The geopolitics of youth
Around the world young people around the world have less access to opportunities than older people. There is a serious gap in expectations which can lead to resentment. On every continent there are serious issues surrounding youth that go unattended. At the same time the ineffectiveness of the system coupled with the barriers to participation and expression can lead to protest and even violence. Until the issues impacting youth are addressed and the systems of participation are improved young people will protest the status quo.

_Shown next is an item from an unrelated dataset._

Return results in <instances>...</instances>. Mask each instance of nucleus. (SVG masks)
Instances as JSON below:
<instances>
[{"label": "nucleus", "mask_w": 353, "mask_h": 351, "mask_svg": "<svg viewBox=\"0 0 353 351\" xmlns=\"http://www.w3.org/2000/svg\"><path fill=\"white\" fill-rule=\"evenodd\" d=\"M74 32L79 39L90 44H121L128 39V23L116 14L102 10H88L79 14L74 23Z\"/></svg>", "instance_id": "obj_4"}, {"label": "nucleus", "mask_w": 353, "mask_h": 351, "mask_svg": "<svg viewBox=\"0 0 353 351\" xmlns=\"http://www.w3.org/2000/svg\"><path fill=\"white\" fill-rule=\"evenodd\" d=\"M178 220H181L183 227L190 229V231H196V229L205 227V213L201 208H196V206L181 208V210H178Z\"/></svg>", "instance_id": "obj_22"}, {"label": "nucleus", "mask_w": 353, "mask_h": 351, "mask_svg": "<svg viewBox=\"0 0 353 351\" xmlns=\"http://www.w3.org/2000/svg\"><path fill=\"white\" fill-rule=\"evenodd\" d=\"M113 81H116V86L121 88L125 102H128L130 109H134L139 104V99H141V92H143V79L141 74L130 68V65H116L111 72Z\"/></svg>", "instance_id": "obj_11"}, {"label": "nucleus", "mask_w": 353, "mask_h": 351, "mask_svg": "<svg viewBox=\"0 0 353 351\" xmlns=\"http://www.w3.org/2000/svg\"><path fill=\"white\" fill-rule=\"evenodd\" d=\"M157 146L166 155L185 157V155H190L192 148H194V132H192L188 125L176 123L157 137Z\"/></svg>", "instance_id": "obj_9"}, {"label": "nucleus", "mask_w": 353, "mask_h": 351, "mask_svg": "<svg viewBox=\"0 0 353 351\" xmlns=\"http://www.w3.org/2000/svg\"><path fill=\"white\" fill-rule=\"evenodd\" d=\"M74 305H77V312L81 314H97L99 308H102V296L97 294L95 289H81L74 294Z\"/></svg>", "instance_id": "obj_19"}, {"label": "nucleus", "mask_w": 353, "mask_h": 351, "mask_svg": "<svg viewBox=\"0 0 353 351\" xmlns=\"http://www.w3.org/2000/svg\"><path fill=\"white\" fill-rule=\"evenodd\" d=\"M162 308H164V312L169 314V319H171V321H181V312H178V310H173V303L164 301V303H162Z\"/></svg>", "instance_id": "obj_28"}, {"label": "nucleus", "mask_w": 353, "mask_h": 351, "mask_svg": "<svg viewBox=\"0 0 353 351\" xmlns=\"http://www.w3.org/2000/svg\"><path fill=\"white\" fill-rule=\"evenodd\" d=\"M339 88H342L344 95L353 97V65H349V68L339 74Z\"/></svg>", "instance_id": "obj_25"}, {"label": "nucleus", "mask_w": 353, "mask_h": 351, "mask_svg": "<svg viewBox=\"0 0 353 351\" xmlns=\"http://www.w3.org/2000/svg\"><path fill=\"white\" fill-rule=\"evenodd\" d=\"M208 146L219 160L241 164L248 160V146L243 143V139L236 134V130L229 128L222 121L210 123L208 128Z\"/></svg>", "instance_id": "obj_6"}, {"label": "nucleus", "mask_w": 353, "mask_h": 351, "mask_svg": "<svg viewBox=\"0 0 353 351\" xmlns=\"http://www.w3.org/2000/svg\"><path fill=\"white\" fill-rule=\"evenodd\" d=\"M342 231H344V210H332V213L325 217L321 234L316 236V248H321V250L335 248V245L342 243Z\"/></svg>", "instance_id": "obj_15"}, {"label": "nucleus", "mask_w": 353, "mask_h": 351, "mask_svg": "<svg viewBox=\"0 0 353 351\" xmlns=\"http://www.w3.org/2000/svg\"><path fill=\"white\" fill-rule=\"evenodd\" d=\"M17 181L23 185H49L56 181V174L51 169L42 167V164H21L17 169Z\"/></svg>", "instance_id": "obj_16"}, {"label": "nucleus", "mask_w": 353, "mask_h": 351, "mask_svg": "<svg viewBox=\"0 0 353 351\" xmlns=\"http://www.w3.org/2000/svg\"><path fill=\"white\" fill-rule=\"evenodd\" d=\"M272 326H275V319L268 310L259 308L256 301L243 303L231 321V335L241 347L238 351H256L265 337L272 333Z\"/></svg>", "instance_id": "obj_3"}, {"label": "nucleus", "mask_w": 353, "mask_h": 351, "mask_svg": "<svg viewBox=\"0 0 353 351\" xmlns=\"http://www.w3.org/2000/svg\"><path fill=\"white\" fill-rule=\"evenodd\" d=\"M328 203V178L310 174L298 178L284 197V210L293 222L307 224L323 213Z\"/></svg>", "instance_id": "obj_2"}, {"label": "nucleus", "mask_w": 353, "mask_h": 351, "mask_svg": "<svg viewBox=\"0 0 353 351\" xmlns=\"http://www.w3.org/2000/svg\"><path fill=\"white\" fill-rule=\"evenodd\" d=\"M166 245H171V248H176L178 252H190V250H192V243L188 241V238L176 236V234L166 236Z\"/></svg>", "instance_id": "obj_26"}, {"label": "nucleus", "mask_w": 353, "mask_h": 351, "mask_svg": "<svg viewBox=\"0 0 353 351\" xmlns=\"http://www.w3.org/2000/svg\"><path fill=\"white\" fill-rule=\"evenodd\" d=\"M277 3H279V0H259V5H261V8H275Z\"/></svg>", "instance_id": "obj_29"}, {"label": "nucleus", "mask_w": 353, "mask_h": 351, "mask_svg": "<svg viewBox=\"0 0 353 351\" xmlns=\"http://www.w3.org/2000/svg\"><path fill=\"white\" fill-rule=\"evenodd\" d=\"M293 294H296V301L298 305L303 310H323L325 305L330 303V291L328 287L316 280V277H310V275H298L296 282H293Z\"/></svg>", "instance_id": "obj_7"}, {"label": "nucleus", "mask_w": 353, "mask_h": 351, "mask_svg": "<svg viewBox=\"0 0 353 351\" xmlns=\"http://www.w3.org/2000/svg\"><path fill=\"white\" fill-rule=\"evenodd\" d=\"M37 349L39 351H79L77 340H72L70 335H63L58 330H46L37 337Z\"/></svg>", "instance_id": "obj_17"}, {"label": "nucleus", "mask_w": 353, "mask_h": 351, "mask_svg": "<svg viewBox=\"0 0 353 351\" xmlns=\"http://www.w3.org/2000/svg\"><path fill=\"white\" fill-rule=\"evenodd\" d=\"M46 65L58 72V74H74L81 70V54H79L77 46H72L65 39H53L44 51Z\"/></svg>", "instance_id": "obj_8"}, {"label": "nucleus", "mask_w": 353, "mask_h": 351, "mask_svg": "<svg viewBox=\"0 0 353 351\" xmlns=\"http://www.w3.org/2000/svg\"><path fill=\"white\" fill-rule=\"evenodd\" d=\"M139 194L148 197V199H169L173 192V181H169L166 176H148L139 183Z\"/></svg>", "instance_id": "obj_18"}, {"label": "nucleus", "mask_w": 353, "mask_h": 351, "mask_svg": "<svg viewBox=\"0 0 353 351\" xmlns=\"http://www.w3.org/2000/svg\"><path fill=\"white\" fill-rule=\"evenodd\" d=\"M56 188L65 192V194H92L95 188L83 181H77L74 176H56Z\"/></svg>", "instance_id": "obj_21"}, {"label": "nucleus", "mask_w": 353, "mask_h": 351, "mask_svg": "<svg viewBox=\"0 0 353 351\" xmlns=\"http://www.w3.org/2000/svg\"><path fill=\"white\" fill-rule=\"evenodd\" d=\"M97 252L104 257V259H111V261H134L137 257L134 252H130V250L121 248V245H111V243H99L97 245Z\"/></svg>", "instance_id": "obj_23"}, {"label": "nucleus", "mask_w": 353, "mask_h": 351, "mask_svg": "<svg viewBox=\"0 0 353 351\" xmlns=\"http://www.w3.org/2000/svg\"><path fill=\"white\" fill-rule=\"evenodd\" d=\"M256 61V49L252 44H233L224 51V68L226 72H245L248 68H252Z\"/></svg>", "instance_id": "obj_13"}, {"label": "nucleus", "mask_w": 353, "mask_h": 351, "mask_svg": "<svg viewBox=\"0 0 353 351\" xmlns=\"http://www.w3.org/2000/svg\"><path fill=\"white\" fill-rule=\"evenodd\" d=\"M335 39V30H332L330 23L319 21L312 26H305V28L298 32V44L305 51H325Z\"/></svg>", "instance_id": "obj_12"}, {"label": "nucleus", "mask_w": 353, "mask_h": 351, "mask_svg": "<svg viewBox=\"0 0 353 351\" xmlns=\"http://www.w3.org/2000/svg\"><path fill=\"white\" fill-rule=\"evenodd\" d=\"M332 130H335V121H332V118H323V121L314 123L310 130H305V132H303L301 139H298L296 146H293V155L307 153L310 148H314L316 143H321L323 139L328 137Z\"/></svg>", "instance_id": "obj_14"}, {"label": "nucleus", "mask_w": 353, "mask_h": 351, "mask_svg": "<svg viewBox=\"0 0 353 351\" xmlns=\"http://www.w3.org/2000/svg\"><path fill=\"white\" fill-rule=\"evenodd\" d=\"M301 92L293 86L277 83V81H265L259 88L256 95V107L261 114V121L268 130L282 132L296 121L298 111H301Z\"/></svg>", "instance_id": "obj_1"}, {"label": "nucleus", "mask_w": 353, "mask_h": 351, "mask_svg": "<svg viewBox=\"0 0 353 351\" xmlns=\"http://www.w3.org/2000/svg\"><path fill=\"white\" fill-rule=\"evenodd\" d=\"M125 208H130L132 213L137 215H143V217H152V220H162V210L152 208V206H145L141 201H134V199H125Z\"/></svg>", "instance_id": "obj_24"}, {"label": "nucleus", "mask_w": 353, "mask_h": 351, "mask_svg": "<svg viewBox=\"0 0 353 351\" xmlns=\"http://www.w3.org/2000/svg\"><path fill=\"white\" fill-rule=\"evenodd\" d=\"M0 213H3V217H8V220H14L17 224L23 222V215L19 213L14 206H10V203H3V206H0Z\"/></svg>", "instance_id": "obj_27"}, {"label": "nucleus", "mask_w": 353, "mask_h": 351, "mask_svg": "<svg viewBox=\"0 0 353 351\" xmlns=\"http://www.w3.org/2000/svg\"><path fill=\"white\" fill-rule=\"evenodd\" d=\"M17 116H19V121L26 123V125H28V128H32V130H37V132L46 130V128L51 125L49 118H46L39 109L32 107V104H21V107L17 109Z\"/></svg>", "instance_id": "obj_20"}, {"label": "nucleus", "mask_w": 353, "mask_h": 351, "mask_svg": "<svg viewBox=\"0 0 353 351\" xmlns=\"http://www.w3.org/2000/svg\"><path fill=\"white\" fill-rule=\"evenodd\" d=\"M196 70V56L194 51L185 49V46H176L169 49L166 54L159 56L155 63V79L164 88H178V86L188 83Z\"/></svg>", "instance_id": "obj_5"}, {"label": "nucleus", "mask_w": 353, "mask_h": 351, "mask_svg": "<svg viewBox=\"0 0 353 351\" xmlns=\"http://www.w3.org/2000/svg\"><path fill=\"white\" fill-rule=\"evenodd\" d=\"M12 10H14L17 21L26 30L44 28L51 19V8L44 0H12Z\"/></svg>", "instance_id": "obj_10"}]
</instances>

• The world population reached six billion people in 1999
• 85% of the 1.2 billion young people worldwide, ages 15-25, live in developing nations
• 500 million young people live on less than $2 per day
• There are 100 million street children in the world
• There are 186 million child laborers under 15 worldwide
• 171 million children ages 5-17 work in hazardous conditions worldwide
• 8.4 million children are involved in the worst forms of child labor as defined by ILO Convention 182, Art. 3
• 1 million young people die each year due to preventable causes
• The World Health Organization estimates that 70% of premature deaths among adults are largely due to behavior initiated during adolescence, such as smoking and HIV contraction
• 10 million youth live with HIV/AIDS
On child labor: http://www.ilo.org/public/english/standards/ipec/simpoc/others/globalest.pdf
On population: http://www.cnie.org/billion/
On health: http://www.who.int/child-adolescent-health/New_Publications/ADH/2_Decade.pdf
On street children: http://www.casa-alianza.org/EN/street-children/
On youth and aids: http://www.unicef.org/pubsgen/aids/AIDSen.pdf
On youth and war: http://www.child-soldiers.org/report2001/global_report_contents.html
Ø Young people are leading political revolutions, social change movements, and important issue based organizations
Ø They are leaders of student movements and others social movements – locally and nationally
Ø At the global level youth are leaders in the anti-globalization protests and movements as well as within established public, private, and non-profit organizations.
Ø In many societies young people can afford to take risks that adults cannot
The costs and opportunities of reforming, or of failing to reform, political and governmental institutions from within must be carefully assessed. A critical factor to consider is the stock of leadership capital, in quantity and quality. Around the world newly elected or appointed staff - many of them young people - who enter international institutions and government agencies that influence and define policy end up in one of the following positions:
1) Becoming a part of the system instead of changing it and perhaps opting for a) apathy, b) cynicism, pessimism, bitterness, c) negative idealism (aggression, violence, terrorism) or d) criminality.
2) Choosing to change the system, providing good leadership, and perhaps opting for idealism.
It is important to recognize that young people are are potential terrorists, warriors, soldiers, and criminals or potential saints, saviors, and leaders.